**SOURCE EXCERPT**
****************************************
Be mindful of API rate limits:

import time
 
def process_with_rate_limit(items, delay_seconds=1):
    """Process items with rate limiting."""
    for i, item in enumerate(items):
        process_item(item)
 
        # Add delay between requests
        if i < len(items) - 1:
            time.sleep(delay_seconds)

Progress Monitoring

Track progress across large imports:

def monitor_enrichment_progress(run_ids):
    """Monitor multiple runs and report progress."""
    while True:
        all_complete = True
        total_completed = 0
        total_items = 0
 
        for run_id in run_ids:
            status = requests.get(
                f"{BASE_URL}/run/{run_id}",
                headers={"x-api-key": API_KEY}
            ).json()
 
            if status["status"] not in ["COMPLETED", "FAILED", "CANCELED", "CRASHED"]:
                all_complete = False
 
            # Get queue progress
            queue = requests.get(
                f"{BASE_URL}/run/{run_id}/queue",
                headers={"x-api-key": API_KEY}
            ).json()
 
            total_completed += queue.get("completed", 0)
            total_items += queue.get("total", 0)
 
        progress = (total_completed / total_items * 100) if total_items > 0 else 0
        print(f"Progress: {total_completed}/{total_items} ({progress:.1f}%)")
 
        if all_complete:
            break
 
        time.sleep(10)

Complete Example

Full bulk enrichment workflow:

import requests
import time
import pandas as pd
 
API_KEY = "your-api-key"
BASE_URL = "https://api.linkt.ai/v1"
HEADERS = {"x-api-key": API_KEY, "Content-Type": "application/json"}
 
def bulk_enrich(csv_path, enrichment_fields, batch_size=500):
    """
    Bulk enrich companies from a CSV file.
 
    Args:
        csv_path: Path to CSV file with company data
        enrichment_fields: List of fields to enrich
        batch_size: Rows per batch (default 500)
    """
 
    # Step 1: Create enrichment ICP
    print("Creating enrichment ICP...")
    fields_description = "\n".join([
        f"- {field['name']}: {field['description']}"
        for field in enrichment_fields
    ])
 
    icp = requests.post(
        f"{BASE_URL}/icp",
        headers=HEADERS,
        json={
            "name": "Bulk Enrichment",
            "description": "Enrich imported company data",
            "mode": "discovery",
            "entity_targets": [{
                "entity_type": "company",
                "root": True,
                "description": f"## Enrichment Fields\n{fields_description}"
            }]
        }
    ).json()
    icp_id = icp["id"]
 
    # Step 2: Create sheet
    print("Creating sheet...")
****************************************
**SET PROBLEM 1**
In the entries below, count the lines that contain the string "options" and give only that number.
The bulk enrichment excerpt and the entries are unrelated to each other.
****************************************
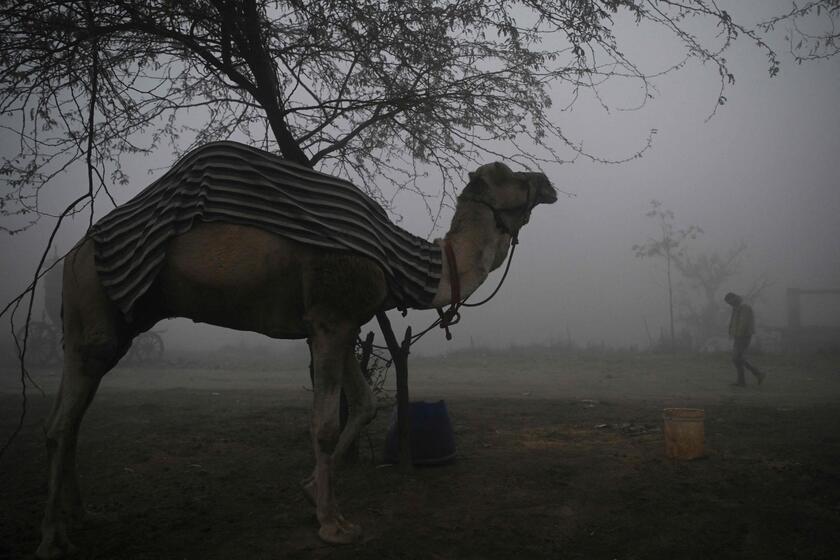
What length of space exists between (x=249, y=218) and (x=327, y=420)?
1.21 metres

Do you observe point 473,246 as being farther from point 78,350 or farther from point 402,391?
point 78,350

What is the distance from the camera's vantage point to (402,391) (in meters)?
4.94

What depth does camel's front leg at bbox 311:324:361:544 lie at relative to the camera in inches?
134

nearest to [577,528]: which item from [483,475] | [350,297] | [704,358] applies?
[483,475]

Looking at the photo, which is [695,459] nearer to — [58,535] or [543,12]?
[543,12]

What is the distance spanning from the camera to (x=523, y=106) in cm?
635

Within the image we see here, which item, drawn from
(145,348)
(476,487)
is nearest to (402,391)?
(476,487)

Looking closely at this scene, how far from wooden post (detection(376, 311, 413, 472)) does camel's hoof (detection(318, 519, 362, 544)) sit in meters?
1.52

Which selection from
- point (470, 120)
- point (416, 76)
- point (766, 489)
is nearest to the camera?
point (766, 489)

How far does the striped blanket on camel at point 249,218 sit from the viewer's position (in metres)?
3.35

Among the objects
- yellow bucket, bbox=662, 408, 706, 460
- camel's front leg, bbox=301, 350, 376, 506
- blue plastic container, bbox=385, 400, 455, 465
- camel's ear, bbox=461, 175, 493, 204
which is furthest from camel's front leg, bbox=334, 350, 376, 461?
yellow bucket, bbox=662, 408, 706, 460

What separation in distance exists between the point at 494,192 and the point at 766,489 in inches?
117

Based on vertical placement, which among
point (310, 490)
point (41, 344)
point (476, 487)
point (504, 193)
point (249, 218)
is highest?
point (504, 193)

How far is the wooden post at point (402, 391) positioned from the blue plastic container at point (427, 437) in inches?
4.8
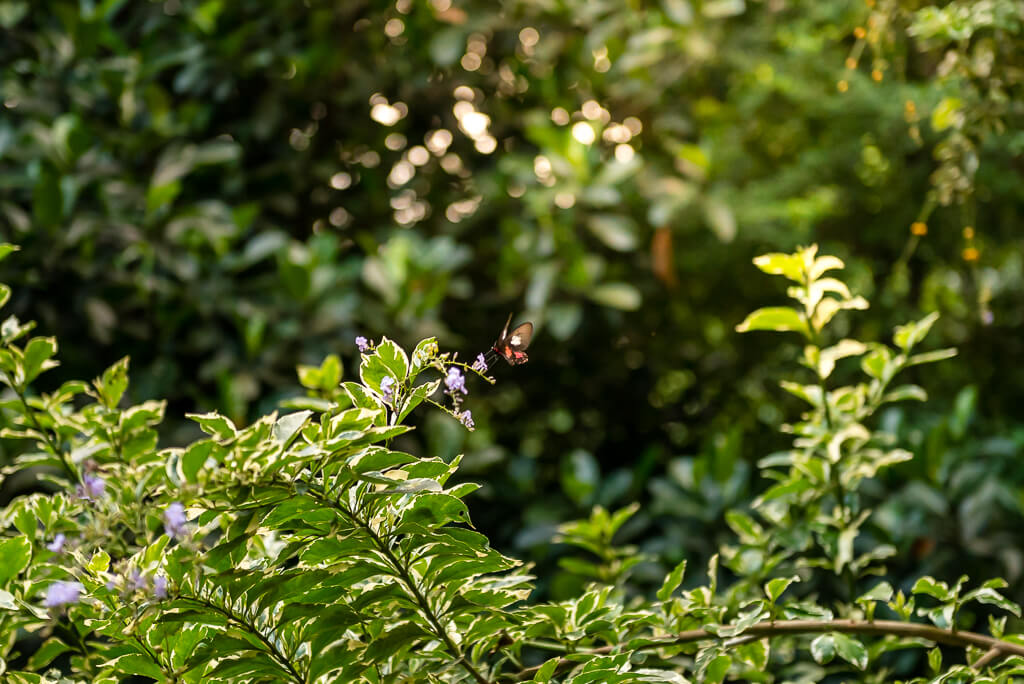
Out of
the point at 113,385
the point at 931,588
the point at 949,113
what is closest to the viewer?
the point at 931,588

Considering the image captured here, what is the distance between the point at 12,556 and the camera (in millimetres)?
939

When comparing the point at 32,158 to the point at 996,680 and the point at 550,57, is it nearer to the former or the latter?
the point at 550,57

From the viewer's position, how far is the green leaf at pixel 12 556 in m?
0.93

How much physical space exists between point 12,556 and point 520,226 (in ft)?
5.91

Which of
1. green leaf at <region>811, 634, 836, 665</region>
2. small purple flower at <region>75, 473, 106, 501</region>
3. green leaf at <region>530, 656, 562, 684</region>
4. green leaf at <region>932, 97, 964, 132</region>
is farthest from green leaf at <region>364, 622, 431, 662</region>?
green leaf at <region>932, 97, 964, 132</region>

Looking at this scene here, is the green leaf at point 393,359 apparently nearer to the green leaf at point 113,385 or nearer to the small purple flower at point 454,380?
the small purple flower at point 454,380

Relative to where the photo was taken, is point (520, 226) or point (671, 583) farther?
point (520, 226)

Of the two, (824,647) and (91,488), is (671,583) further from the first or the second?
(91,488)

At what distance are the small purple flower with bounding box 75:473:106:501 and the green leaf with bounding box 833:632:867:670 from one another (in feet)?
2.65

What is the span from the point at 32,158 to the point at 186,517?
5.75 feet

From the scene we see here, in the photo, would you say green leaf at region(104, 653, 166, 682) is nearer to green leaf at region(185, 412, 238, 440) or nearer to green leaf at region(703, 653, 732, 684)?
green leaf at region(185, 412, 238, 440)

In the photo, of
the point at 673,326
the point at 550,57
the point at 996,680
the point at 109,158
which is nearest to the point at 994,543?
the point at 673,326

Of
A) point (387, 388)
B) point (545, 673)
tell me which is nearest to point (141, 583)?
point (387, 388)

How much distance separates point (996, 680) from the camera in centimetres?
89
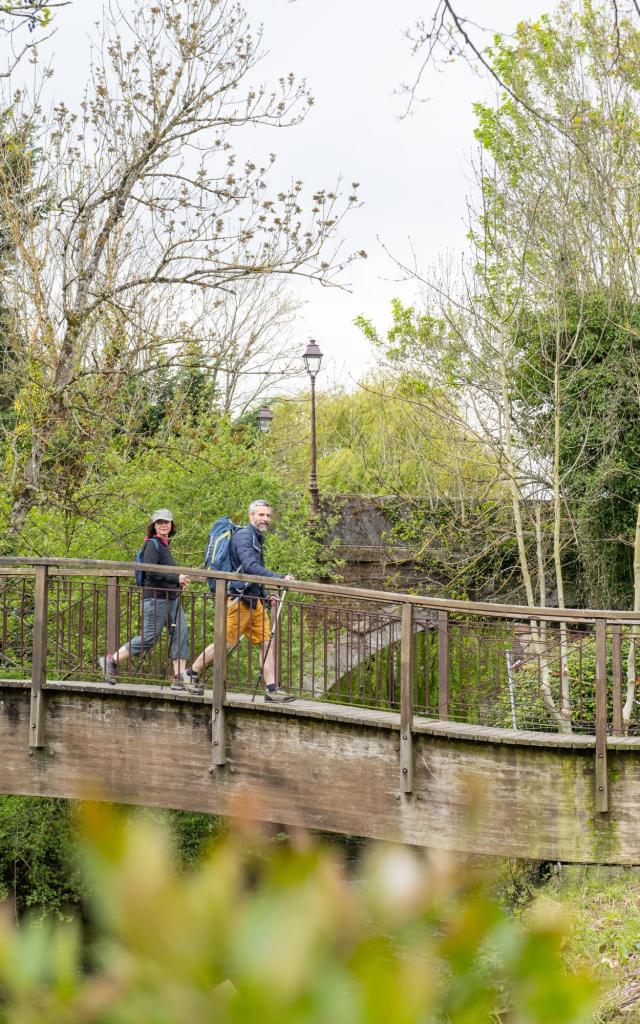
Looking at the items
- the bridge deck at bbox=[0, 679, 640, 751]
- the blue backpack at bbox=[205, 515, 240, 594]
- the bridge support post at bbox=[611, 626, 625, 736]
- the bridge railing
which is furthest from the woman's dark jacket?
the bridge support post at bbox=[611, 626, 625, 736]

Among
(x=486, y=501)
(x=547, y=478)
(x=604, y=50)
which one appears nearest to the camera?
(x=604, y=50)

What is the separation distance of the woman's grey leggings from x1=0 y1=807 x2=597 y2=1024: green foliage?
9.66 metres

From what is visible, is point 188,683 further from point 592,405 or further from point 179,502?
point 592,405

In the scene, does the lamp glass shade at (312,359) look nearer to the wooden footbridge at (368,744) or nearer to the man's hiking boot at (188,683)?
the wooden footbridge at (368,744)

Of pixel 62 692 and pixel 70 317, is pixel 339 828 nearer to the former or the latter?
pixel 62 692

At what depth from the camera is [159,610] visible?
10867 millimetres

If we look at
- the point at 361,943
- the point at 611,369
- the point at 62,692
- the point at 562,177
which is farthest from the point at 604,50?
the point at 361,943

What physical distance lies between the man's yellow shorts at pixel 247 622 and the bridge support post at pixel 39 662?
1695 millimetres

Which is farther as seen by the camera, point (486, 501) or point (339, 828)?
point (486, 501)

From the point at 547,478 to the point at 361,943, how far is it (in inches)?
713

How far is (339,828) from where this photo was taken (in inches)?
380

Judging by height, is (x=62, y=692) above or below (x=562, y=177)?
below

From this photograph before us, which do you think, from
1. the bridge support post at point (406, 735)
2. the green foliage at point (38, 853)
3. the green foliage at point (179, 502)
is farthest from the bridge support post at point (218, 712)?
the green foliage at point (38, 853)

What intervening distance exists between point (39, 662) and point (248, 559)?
7.03 ft
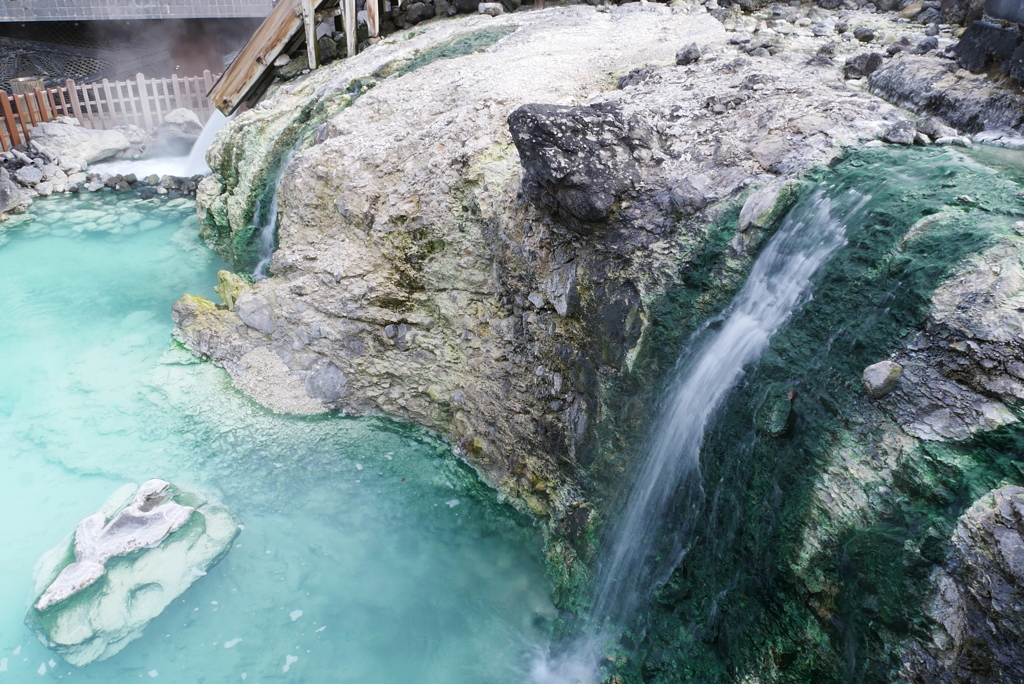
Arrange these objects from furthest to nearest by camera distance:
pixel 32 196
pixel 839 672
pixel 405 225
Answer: pixel 32 196
pixel 405 225
pixel 839 672

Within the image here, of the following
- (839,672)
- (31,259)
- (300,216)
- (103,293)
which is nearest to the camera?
(839,672)

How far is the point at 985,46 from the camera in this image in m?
4.57

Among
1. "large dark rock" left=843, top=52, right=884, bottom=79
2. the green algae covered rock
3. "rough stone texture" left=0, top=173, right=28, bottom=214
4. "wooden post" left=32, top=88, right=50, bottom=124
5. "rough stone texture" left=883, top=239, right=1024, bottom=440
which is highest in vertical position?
"large dark rock" left=843, top=52, right=884, bottom=79

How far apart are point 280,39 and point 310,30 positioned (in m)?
0.51

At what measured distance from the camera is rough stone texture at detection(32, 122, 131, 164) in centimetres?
1155

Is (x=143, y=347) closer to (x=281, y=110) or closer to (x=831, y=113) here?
(x=281, y=110)

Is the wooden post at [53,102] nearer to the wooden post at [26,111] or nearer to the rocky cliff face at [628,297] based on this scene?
the wooden post at [26,111]

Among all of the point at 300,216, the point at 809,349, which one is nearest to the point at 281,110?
the point at 300,216

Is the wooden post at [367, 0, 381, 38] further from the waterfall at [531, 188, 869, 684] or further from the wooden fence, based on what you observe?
the waterfall at [531, 188, 869, 684]

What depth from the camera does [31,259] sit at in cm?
903

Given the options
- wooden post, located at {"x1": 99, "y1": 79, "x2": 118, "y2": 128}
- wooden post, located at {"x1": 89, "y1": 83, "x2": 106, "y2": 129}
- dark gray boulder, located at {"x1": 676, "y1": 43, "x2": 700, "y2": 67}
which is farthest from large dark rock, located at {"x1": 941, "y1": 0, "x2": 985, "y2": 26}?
wooden post, located at {"x1": 89, "y1": 83, "x2": 106, "y2": 129}

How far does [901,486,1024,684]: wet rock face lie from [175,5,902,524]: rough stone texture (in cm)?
219

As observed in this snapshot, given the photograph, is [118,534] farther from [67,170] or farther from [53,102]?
[53,102]

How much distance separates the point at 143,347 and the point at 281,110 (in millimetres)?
3412
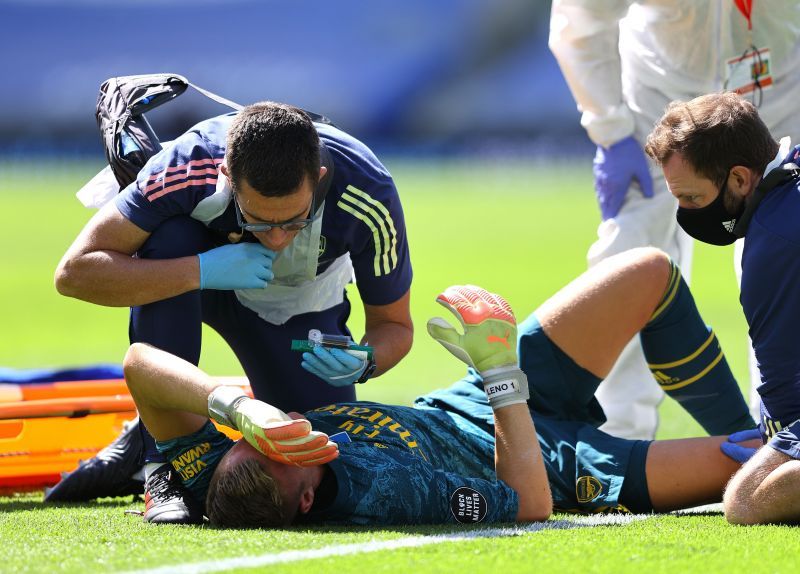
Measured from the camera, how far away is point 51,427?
4.41m

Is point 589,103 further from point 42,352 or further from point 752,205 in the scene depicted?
point 42,352

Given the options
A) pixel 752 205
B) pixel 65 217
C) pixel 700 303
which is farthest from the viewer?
pixel 65 217

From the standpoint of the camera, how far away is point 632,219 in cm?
518

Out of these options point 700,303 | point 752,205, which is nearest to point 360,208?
point 752,205

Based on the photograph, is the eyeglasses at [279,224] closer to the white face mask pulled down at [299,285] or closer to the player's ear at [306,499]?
the white face mask pulled down at [299,285]

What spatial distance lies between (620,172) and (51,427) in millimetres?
2503

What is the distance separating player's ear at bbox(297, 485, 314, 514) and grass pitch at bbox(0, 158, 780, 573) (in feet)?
0.27

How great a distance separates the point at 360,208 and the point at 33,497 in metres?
1.60

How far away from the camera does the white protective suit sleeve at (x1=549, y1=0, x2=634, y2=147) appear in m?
5.07

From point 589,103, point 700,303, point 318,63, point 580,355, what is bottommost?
point 700,303

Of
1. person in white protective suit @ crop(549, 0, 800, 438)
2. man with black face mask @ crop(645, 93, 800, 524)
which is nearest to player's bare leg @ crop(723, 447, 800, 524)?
man with black face mask @ crop(645, 93, 800, 524)

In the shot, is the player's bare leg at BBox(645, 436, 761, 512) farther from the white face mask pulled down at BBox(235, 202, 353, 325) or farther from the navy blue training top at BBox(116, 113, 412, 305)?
the white face mask pulled down at BBox(235, 202, 353, 325)

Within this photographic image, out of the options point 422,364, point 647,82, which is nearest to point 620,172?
point 647,82

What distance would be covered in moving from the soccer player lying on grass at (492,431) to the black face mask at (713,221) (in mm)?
****************************************
**SET PROBLEM 2**
From the bulk enrichment excerpt, reproduce the passage starting with "for i, item" and going on through "time.sleep(delay_seconds)".

**RIGHT ANSWER 1**
4

**RIGHT ANSWER 2**
for i, item in enumerate(items):
        process_item(item)
 
        # Add delay between requests
        if i < len(items) - 1:
            time.sleep(delay_seconds)